Inputs — Search horizons

  • Eclipses (years) and Apsides (months): how far ahead the engine should search for lunar/solar eclipses and perigees/apogees.
  • Super/Micro Moons (months): time window to detect Full Moons coinciding with perigee (Super) or apogee (Micro).
  • Upcoming phases (count): how many principal phases (New, Waxing, Full, Waning) to list.
  • Altitude curve (h and min): hours ahead plotted on the SVG and sampling step in minutes.

Outputs — Spotlight (highlight card)

  • Illumination (%): percent of the visible face that is lit. k = (1 + cos i)/2, where i is the phase angle. 0% New, 100% Full.
  • Lunar age (d): days elapsed since the last New Moon. Synodic cycle = 29.53 days.
  • Distance: topocentric (from the observer) in km, Earth radii (R⊕) and multiples of the lunar diameter (∅L = 3,474.8 km).
  • Apparent diameter: Moon's angular size in arcmin. Larger at Supermoon, smaller at Micromoon.
  • Apparent magnitude: estimated visual brightness. Full Moon ≈ −12.7. Computed via Allen 1976.
  • Light time: seconds it takes a photon to travel Moon → Earth. ~1.28s on average.

Outputs — Phase 5/6/7 (cards)

  • Brown lunation: sequential number of the current synodic cycle counted from the New Moon of 1923-01-17 (lunation #1).
  • Optical libration: angular offset in longitude and latitude that makes ~59% of the Moon visible across each month.
  • Bright limb angle: direction of the illuminated limb on the celestial sphere, measured from celestial north in degrees.
  • Earthshine: intensity of light reflected by the Earth onto the Moon's dark side ("Da Vinci glow"). Visible only near New Moon.
  • Orbital position: percentage along the perigee→apogee cycle (0% perigee, 100% apogee).
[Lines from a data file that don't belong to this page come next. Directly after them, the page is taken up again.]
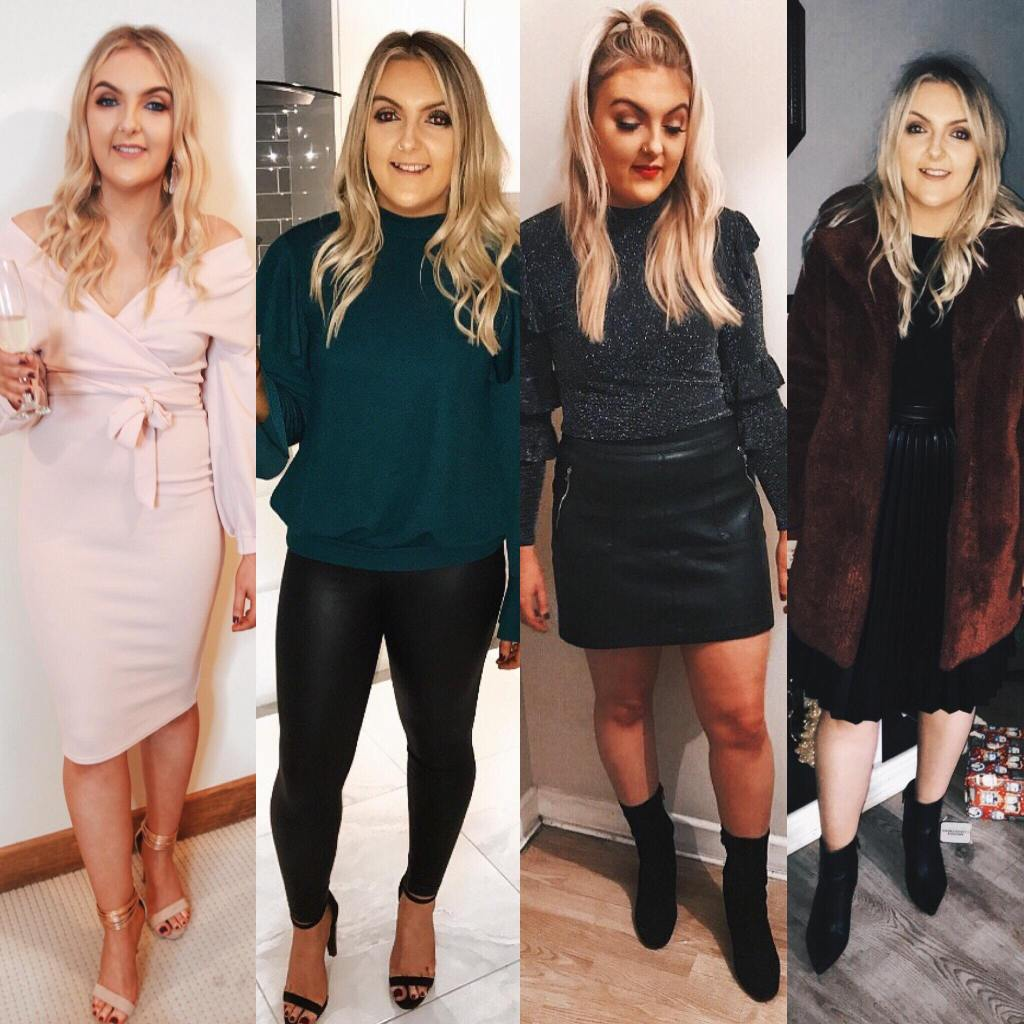What I Wore: Christmas 2017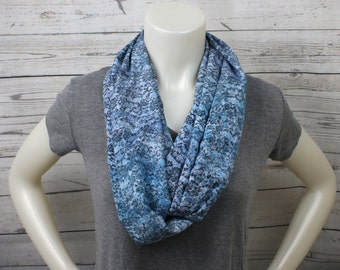 Blue and Gray Lightweight Infinity Scarf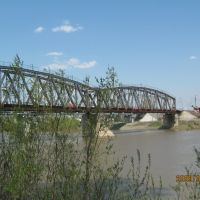 Старый мост через р. Чумыш, Тальменка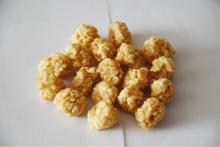 chicken meat ball with rice (poppers) pet treats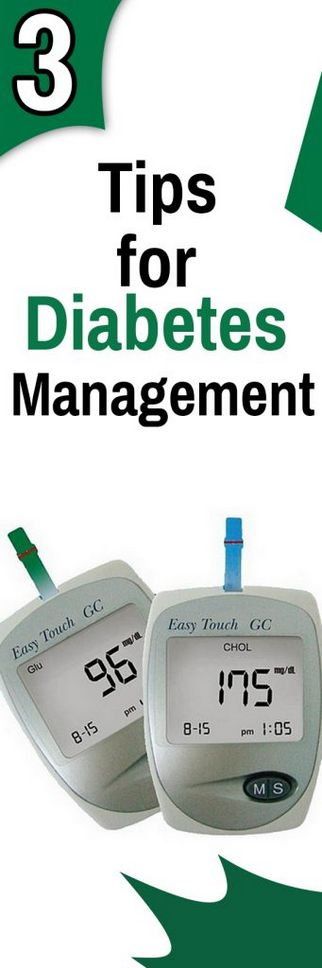 3 Tips for Diabetes Management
Outputs — Equatorial and topocentric position

  • RA (Right Ascension): equatorial coordinate analogous to celestial longitude, in hours:minutes:seconds (HMS) or degrees.
  • Dec (Declination): equatorial coordinate analogous to celestial latitude, in degrees DD:MM:SS.
  • Ecliptic longitude λ: coordinate on the ecliptic, base of lunar computations.
  • Ecliptic latitude β: Moon's offset relative to the ecliptic.
  • Geometric/apparent altitude: height above the horizon without/with atmospheric refraction.
  • Azimuth: horizontal direction measured from North (0°), East (90°), South (180°), West (270°).
  • Hour angle: angle between the local meridian and the object. Positive west of the meridian.

Outputs — Local events and time scales

  • Moonrise/transit/moonset: local times of horizon crossing and culmination.
  • Sunrise/sunset: same events for the Sun (reference).
  • JD UTC / JD TT: Julian Day in UTC (Coordinated Universal Time) and TT (Terrestrial Time, used for coordinates).
  • Local Sidereal Time: local sidereal hour in degrees or HMS. Defines which right ascension culminates now.
  • ΔT (s): effective TT−UT1 difference applied in the calculation.

Export and reproduce

The 3 buttons at the top of the result let you download the computed instant as CSV (50+ key-value-unit rows), JSON (raw engine output) or copy directly to the clipboard. Useful in spreadsheets, scripts or citations in academic work. The filename already includes date and location.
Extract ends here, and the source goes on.